Catholic college fosters religious pluralism

St. Mary's College of California
Statue of St. John Baptist de la Salle at Saint Mary’s College of California

 

By Donald H. Harrison

Donald H. Harrison
Donald H. Harrison
Barbara McGraw, PhD
Barbara McGraw, PhD

MORAGA, California –Prof. Barbara McGraw of Saint Mary’s College of California likes to tell of an interfaith conference she attended at which delegates representing a wide spectrum of religious beliefs all were in attendance.

As was the custom at such gatherings, people in the audience asking questions first would identify themselves by name and by their religious affiliation. One man who identified himself as a “fundamentalist evangelist Christian” was himself asked a question by another member of the audience.  “Isn’t it true,” he was asked, “that you think all the rest of us will go to hell?  Isn’t that your thinking?”

The man responded: “Actually I do.”  Everyone laughed or gasped and the man added: “But I think there is a hell of a lot that we can do together to make the world a better place while we are here.”  According to McGraw, the man then received massive applause.

McGraw, who is director of Saint Mary’s Center for Engaged Religious Pluralism, said she likes to tell that story because it is an example of interfaith work.

“It totally isn’t about what happens in the hereafter, or what God is, or what our theological beliefs are,” she told me.  “It’s all about our coming together and figuring out what we can do together with dignity and respect toward everyone to work for a more peaceful and better world.”

One of the initiatives with which McGraw was involved was the creation of a minor in interfaith leadership in this small college’s School of Economics and Business Administration. She said there is research that “When people work together for a common goal they develop a super-ordinate identity– so I may be Jewish, Muslim, Christian, or whatever, but I also have a super-ordinate identity of being a pluralist because I can work with everyone together. I can understand them and respect them, not because we agree on everything but because we work together.”

Interfaith leadership in the world of business, she said, involves “people doing business projects together, for the good, with profit, that really enhance people’s lives and make things easier, such as bringing water to people in India. When business people are trained to be interfaith leaders, we can bring interfaith cooperation and understanding to the people and that super-ordinate identity can be fostered as well.”

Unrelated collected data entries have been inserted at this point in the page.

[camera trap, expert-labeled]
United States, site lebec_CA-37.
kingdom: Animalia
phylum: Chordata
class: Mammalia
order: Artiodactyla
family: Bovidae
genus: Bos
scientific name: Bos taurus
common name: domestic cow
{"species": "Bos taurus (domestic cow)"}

Saint Mary’s, located in the town of Moraga, is a Catholic university that dedicates itself to “the core Lasallian principles of social justice, faith in the presence of God, respect for all persons, inclusive community, and quality education,” according to the website of the 420-acre campus which serves nearly 4,000 undergraduate and graduate students.  “Lasallian” refers to the order of lay brothers founded in the late 18th century by St. John Baptist de la Salle, “who devoted his life to the ministry of Christian education, especially for the poor.” A statue of him is a dominant feature of the campus.

McGraw, who herself is a Unitarian Universalist, estimated that Catholic students comprise about 60 percent of the student body, with a range of other faiths, including Judaism, accounting for the other 40 percent.  An Introduction to Judaism course is taught by Rabbi Harry Manhoff, who is a pulpit rabbi at Temple Beth Sholom in San Leandro, California.  One of McGraw’s student interns, Cabrilla McGinn, is Jewish.  One project that McGinn took on, illustrating the sense of pluralism on the campus, was a panel which explored the reactions of Muslim and Sikh students to American life in the age of the War on Terror. Muslims as well as Sikhs, who often are mistaken for Muslims, have often encountered hostility from Americans ever since the 9-11 terrorist attacks of 2001.

The center director noted that one of the panelists was a “Muslim woman who wears a hijab and she had someone accost her and yell at her on the subway,” McGraw recalled. “And the thing that shocked her was not that it happened but no one came forward on the subway to help her.”

“I thought here is a great example of true interfaith collaboration: a Jewish woman bringing these folks together to have this conversation,” McGraw said.

Asked about issues that embroil other college campuses, such as the Israeli-Palestinian dispute, McGraw said that whereas some people have strong opinions on either side of the issue, discussions at Saint Mary’s College have been congenial.

Although strife among religious communities in various parts of the world always is in the news, little of that strife is experienced on this sheltered campus shaded by numerous trees, according to McGraw.

A greater concern for her personally, she said, is getting students to feel comfortable discussing their religious beliefs in a public setting.

McGraw suggested in our interview that the reason for the students’ reluctance is that “there has been a strong cultural dimension around what we call ‘secular.’”  However, she said, it is fallacy to think that society can neutralize conflicts “by suppressing them under a false overlay of secularism.”  In fact, she said, “in the research I’ve done, the original idea of secularism never had to do with people not being who they are in the public square.  But in the 20th century that became kind of a trend.”

She said that “there is more of a tendency for conflict to arise when you suppress people around their religious identity.  A better approach is what we people in this area call ‘pluralism,’ which isn’t just religious diversity; it is the engagement of people in their deep commitments.  And it is also valuing that people have different identities.  Valuing pluralism is a way of making the world a better place from various perspectives.”